Thanks for the replies to my previous questions. 

A quick update, I've got my Working Holiday Visa approved now! Yaye! It will give me a year to start planning my move. The WHV will last me two years.  

I'm still apprehensive about the job market situation but I guess it's a wait and see hoping that the market gets better. There was one thing I wasn't to keen on and I hope it's not true! I was told as a perm you only get 2 weeks on annual leave (in addition to all the public holidays which adds up to be about 7 or so). Really? So little????? 

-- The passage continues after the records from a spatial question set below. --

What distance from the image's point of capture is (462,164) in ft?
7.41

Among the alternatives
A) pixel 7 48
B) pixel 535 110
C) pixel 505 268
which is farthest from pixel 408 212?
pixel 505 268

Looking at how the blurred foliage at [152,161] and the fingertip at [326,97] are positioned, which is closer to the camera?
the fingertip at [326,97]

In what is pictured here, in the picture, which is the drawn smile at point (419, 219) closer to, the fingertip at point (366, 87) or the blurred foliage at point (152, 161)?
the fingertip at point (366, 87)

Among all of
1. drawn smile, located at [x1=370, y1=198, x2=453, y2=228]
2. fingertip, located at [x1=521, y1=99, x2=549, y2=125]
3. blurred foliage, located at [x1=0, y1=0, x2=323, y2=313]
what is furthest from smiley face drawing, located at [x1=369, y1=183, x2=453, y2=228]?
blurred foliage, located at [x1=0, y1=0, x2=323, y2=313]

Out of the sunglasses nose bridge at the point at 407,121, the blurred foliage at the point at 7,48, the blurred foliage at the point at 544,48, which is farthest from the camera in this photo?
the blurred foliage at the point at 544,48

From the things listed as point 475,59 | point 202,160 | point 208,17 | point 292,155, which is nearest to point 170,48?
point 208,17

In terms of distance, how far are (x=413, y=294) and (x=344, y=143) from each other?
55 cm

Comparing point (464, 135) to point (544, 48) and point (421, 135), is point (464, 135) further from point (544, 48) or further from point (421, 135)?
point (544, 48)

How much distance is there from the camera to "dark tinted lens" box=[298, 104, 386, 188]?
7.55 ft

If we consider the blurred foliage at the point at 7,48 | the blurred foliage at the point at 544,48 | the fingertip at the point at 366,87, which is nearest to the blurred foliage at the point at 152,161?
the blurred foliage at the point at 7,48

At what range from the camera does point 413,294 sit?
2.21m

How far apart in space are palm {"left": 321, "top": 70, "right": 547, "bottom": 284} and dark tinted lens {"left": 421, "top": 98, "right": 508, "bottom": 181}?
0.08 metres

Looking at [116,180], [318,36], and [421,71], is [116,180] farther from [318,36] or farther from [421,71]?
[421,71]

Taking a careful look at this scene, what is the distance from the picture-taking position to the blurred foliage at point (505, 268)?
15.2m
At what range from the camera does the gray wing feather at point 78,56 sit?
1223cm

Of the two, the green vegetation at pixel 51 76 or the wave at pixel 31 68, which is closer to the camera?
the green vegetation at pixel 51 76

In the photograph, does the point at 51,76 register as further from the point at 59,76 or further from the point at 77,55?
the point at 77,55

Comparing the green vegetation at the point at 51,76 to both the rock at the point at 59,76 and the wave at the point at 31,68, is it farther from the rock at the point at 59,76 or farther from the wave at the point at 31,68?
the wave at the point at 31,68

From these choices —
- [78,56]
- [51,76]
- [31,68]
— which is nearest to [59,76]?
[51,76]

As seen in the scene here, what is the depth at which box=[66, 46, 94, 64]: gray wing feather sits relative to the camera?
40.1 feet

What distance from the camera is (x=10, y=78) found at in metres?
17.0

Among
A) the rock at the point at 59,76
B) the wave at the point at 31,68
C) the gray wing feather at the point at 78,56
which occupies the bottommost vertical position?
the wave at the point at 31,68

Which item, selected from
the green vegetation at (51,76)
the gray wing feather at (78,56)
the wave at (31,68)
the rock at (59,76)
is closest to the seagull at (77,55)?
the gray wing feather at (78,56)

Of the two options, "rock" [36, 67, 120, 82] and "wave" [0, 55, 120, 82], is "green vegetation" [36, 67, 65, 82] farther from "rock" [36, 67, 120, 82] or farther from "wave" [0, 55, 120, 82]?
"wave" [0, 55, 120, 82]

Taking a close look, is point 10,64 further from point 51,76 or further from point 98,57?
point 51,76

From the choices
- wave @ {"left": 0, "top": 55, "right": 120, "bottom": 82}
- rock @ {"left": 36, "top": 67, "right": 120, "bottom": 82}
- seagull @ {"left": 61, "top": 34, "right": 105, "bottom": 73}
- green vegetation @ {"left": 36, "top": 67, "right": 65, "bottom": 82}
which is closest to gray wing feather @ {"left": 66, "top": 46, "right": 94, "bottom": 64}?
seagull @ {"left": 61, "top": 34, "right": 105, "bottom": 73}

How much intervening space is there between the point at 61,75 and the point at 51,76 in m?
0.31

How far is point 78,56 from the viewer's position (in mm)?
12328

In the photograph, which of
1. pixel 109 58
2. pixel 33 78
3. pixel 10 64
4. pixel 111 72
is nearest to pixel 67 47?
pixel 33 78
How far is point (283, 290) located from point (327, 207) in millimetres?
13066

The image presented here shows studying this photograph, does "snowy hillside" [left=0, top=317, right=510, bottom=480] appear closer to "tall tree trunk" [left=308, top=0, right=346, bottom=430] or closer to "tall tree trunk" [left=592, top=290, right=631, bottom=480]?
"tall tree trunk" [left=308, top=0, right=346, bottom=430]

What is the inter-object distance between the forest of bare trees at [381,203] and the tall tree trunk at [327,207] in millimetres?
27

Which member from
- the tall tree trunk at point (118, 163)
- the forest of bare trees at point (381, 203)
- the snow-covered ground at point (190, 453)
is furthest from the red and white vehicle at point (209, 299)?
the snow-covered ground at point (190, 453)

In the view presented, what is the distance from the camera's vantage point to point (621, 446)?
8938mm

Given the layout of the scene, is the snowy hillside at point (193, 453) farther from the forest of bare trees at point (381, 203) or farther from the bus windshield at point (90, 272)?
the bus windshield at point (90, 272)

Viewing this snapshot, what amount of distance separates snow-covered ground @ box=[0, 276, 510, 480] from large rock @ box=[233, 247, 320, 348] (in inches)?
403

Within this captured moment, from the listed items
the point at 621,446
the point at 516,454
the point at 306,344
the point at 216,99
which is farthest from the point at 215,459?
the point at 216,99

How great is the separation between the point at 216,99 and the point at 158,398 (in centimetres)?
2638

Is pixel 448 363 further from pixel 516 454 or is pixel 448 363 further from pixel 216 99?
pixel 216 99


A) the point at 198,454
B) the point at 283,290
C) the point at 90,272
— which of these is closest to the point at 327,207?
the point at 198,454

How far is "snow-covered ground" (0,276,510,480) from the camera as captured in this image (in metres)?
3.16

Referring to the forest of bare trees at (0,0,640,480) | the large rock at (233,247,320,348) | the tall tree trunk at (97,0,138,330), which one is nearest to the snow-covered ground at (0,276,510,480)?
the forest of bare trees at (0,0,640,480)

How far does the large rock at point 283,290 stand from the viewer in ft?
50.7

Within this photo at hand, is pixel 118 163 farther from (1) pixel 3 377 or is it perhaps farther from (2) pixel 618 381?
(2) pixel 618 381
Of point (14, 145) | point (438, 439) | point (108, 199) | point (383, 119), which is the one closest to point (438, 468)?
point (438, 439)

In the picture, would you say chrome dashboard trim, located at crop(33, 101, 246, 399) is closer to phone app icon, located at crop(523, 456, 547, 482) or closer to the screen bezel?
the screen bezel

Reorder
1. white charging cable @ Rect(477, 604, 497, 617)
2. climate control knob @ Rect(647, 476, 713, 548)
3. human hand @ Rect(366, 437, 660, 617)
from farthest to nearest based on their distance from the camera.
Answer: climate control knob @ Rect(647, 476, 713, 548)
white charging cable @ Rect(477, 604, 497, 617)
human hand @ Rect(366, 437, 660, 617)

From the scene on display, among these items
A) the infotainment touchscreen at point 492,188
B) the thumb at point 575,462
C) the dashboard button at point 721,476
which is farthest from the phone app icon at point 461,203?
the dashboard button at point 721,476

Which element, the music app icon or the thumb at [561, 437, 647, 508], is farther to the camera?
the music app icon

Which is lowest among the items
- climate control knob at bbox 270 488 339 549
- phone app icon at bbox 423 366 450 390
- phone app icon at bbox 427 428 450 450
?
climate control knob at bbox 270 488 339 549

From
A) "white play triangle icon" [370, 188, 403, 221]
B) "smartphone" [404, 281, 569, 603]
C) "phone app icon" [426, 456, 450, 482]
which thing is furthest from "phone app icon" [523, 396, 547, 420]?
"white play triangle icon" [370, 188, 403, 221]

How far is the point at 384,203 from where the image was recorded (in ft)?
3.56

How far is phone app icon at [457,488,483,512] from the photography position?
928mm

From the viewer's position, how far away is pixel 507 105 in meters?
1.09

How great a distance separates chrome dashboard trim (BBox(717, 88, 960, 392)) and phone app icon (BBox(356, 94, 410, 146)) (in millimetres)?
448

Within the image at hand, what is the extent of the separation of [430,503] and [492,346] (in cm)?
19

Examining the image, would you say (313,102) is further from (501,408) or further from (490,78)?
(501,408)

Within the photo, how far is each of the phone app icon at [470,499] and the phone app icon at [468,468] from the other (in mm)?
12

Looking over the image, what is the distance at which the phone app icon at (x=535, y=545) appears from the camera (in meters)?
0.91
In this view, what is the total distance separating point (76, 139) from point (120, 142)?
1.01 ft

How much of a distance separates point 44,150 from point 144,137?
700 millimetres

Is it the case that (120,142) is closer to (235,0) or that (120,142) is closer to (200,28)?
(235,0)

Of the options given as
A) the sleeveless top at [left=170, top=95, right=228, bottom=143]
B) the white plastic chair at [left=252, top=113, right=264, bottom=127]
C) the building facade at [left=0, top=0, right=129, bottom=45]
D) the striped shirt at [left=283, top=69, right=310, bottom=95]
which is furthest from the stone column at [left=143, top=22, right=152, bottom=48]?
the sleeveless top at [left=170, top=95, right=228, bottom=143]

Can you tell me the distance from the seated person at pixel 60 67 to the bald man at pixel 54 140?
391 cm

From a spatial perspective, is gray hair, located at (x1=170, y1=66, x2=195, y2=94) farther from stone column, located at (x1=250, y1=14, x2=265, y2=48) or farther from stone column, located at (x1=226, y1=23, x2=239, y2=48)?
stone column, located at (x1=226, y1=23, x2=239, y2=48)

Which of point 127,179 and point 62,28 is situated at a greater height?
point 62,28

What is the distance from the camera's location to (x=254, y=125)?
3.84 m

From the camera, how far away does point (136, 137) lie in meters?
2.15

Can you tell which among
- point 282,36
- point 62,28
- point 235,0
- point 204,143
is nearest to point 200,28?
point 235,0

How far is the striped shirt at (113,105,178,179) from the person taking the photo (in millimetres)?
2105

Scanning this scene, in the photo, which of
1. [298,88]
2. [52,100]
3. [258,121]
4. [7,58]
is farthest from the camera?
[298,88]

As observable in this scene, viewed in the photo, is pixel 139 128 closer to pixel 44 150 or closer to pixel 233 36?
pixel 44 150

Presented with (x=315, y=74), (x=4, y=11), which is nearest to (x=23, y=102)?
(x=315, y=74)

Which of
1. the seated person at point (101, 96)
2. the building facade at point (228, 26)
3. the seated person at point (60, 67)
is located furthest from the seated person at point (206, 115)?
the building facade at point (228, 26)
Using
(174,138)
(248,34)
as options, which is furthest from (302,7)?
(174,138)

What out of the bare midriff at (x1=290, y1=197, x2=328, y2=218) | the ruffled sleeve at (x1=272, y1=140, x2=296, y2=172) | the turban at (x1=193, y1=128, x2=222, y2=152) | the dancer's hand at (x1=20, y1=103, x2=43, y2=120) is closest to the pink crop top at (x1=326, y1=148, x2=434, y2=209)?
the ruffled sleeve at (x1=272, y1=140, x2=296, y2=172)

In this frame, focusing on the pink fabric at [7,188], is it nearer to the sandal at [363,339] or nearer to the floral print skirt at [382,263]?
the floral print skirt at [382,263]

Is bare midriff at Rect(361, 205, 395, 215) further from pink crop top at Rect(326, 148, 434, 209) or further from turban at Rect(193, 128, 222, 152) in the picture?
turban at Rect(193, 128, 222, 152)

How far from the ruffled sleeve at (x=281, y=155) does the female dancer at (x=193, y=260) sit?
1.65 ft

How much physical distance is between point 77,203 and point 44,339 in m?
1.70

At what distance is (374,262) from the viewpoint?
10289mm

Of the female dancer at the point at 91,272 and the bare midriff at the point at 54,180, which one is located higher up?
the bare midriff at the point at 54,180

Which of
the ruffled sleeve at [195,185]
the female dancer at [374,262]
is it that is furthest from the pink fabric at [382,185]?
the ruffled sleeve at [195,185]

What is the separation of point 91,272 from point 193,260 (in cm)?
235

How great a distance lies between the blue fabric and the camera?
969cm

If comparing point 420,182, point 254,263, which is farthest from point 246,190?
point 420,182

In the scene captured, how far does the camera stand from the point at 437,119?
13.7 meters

I was in Paris last weekend and noticed loads of Canadians over there. Summer holidays? While on the Eurostar, I met a lovely Canadian lady who was really easy chat to and offered me a lot of tips with fab places to visit in Canada. It got me excited about the prospect of me being in Canada next year esp if all the Canadian people are this friendly.  

Speak soon!

Take care, 
Ness xo


----------



## Auld Yin (Mar 10, 2009)

I was told as a perm you only get 2 weeks on annual leave (in addition to all the public holidays which adds up to be about 7 or so). Really? So little????? 

It is true that in many jobs the starting vacation time is two weeks plus about 10 public holidays (depends on Province). Extra vacation time is earned through service. Depending on the importance of one's job, vacation time can be negotiated before being hired. IOW, if hired as a senior manager or executive one may expect increased vacation time.


----------